WHAT YOU NEED TO DO:
a) In the QSAM Biosciences code of conduct, whose conduct does the Code set legal and ethical standards for?
b) Render this sentence from the QSAM Biosciences code of conduct in Spanish: "This Code applies to the Company and all of its subsidiaries and other business entities controlled by it worldwide."
c) Write the next paragraph of the QSAM Biosciences code of conduct, picking up after its final sentence.

PAGE EXCERPT:
-- Opening Marker --

QSAM Biosciences, Inc.
Code of Business Conduct and Ethics
This Code of Business Conduct and Ethics (the “Code”) sets forth legal and ethical standards of conduct for directors, officers and employees of QSAM Biosciences, Inc. and its subsidiaries (the “Company”). This Code is intended to: (i) promote honest and ethical conduct, including the ethical handling of actual or apparent conflicts of interest; (ii) promote full, fair, accurate, timely and understandable disclosure in reports and documents that the Company files with, or submits to, the Securities and Exchange Commission (the “SEC”) and in other public communications made by the Company; (iii) promote compliance with applicable governmental laws, rules and regulations; (iv) promote the protection of Company assets, including corporate opportunities and confidential information; (v) promote fair dealing practices; (vi) deter wrongdoing; and (vii) ensure accountability for adherence to the Code. This Code applies to the Company and all of its subsidiaries and other business entities controlled by it worldwide.

-- Closing Marker --

DATA UNDER STUDY:
-- Opening Marker --

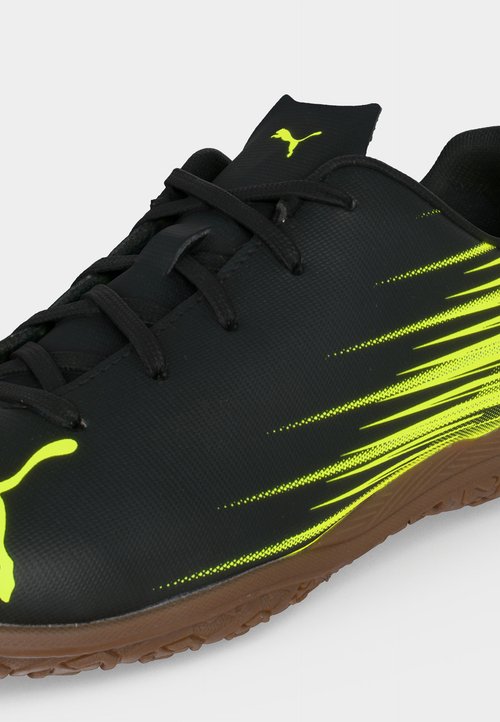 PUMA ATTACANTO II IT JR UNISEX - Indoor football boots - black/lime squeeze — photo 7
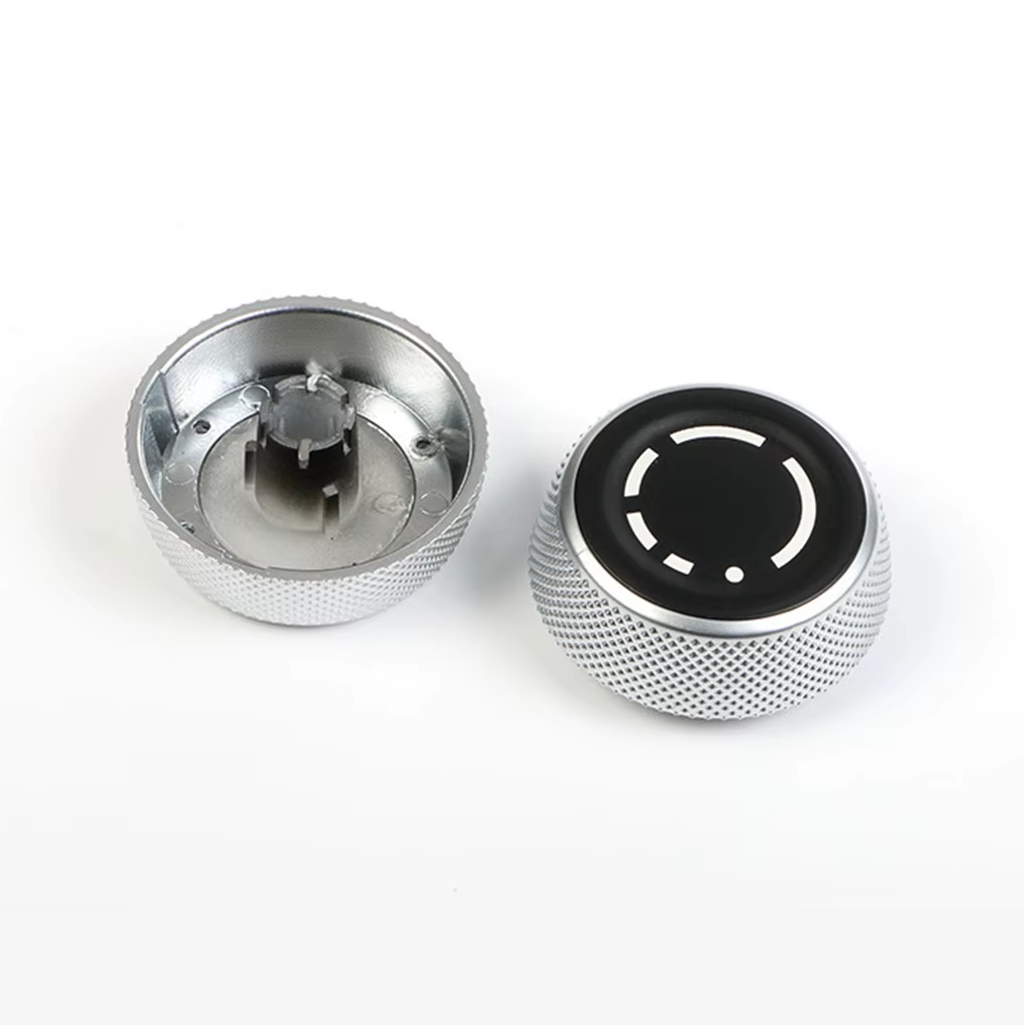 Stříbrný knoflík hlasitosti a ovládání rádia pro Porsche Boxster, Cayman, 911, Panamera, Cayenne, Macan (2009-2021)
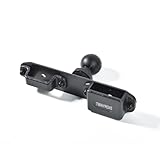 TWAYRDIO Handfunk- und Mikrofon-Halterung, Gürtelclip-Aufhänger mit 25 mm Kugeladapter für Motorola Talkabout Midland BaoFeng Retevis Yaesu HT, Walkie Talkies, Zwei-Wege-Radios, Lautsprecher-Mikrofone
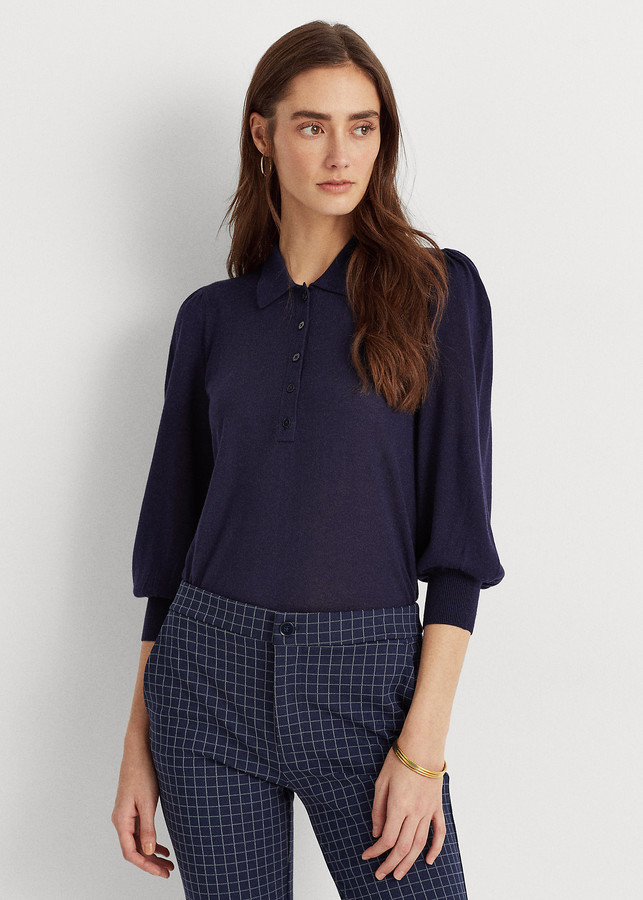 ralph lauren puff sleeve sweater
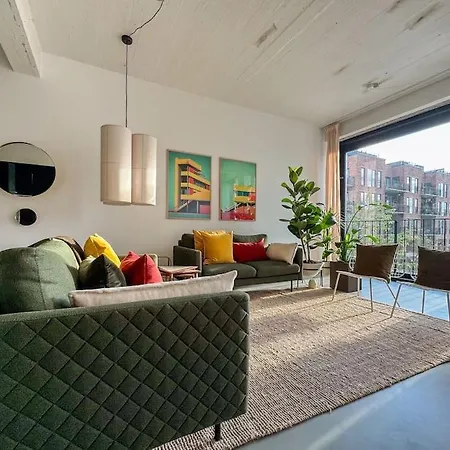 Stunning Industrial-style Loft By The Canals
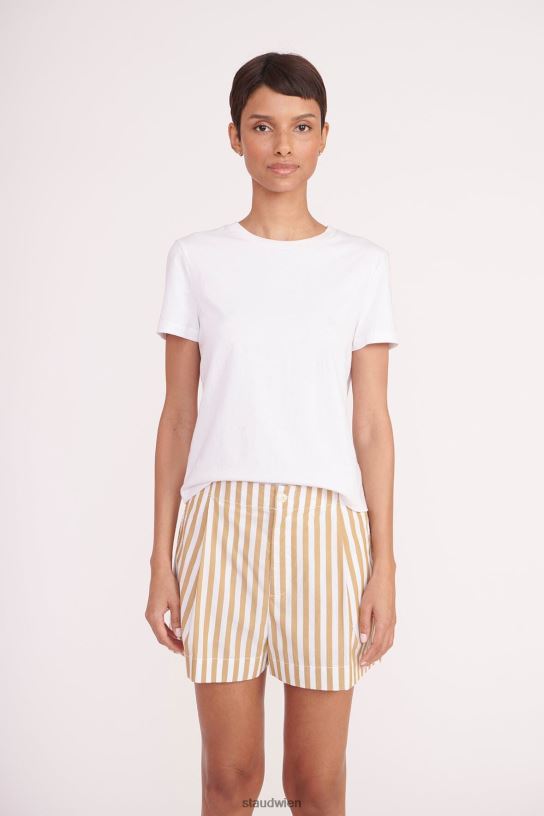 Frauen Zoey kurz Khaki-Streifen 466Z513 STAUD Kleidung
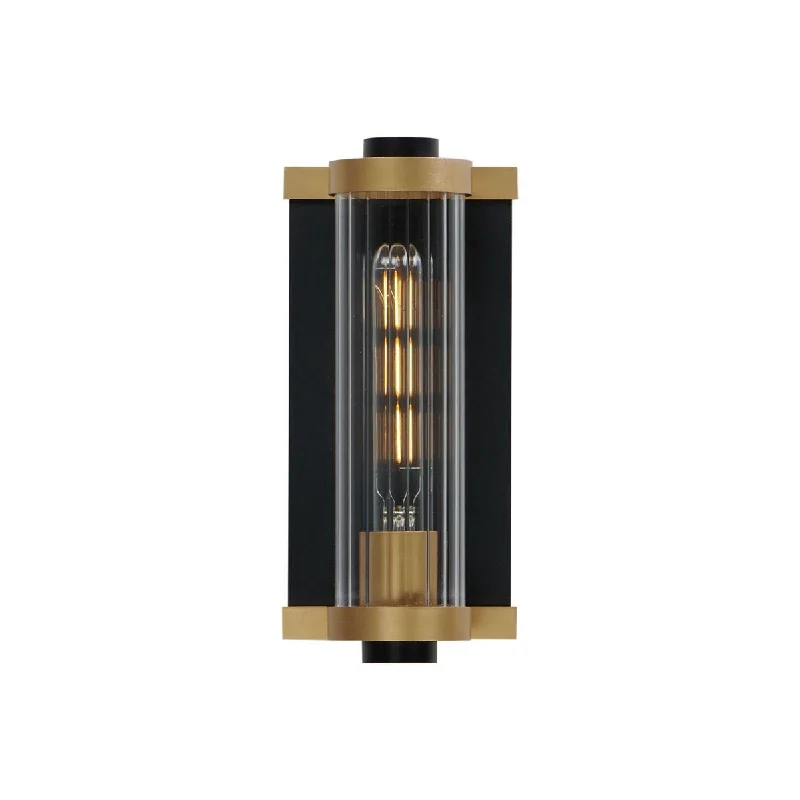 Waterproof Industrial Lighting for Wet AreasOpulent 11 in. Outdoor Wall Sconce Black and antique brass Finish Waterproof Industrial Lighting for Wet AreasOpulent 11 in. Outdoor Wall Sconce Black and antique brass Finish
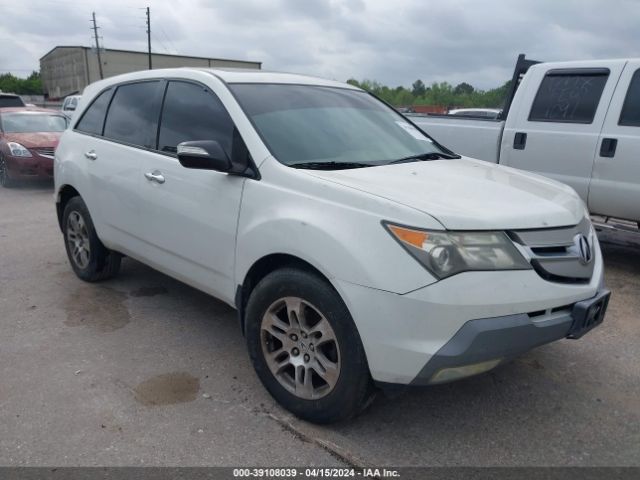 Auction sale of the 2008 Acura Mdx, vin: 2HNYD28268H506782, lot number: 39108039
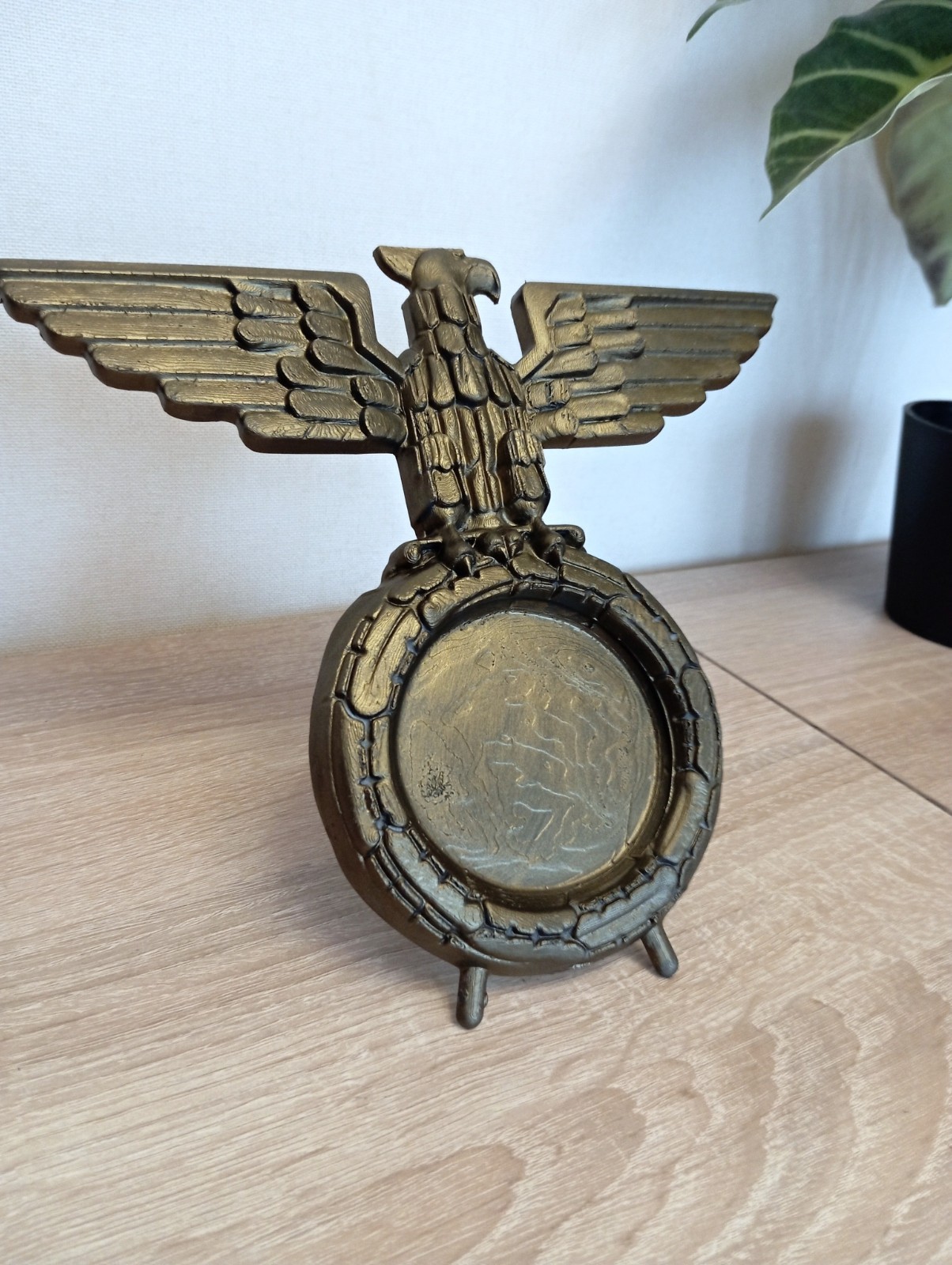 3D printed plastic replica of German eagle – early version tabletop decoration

-- Closing Marker --

ANSWERS TO THIS EXERCISE:
a) Directors, officers and employees of QSAM Biosciences, Inc. and its subsidiaries.

b) Este Código se aplica a la Compañía y a todas sus subsidiarias y demás entidades comerciales controladas por ella en todo el mundo.

c)
The Company’s policy is to promote high standards of integrity by conducting its affairs honestly and ethically. Each director, officer and employee of the Company must act with integrity and observe the highest ethical standards of business conduct in his or her dealings with the Company’s customers, suppliers, partners, service providers, competitors, employees and anyone else with whom he or she has contact in the course of performing his or her job.
If you have any questions regarding this Code or its application to you in any situation, you should contact your supervisor or the Company’s General Counsel.
1. Compliance with Laws, Rules and Regulations
1.1 The Company requires that all employees, officers and directors comply with all laws, rules and regulations applicable to the Company wherever it does business. You are expected to be familiar with the laws, rules and regulations applicable to your place of work, and such additional laws, rules and regulations which may apply and of which the Company gives you written notice. You are expected to use good judgment and common sense in seeking to comply with all applicable laws, rules and regulations and to ask for advice when you are uncertain about them.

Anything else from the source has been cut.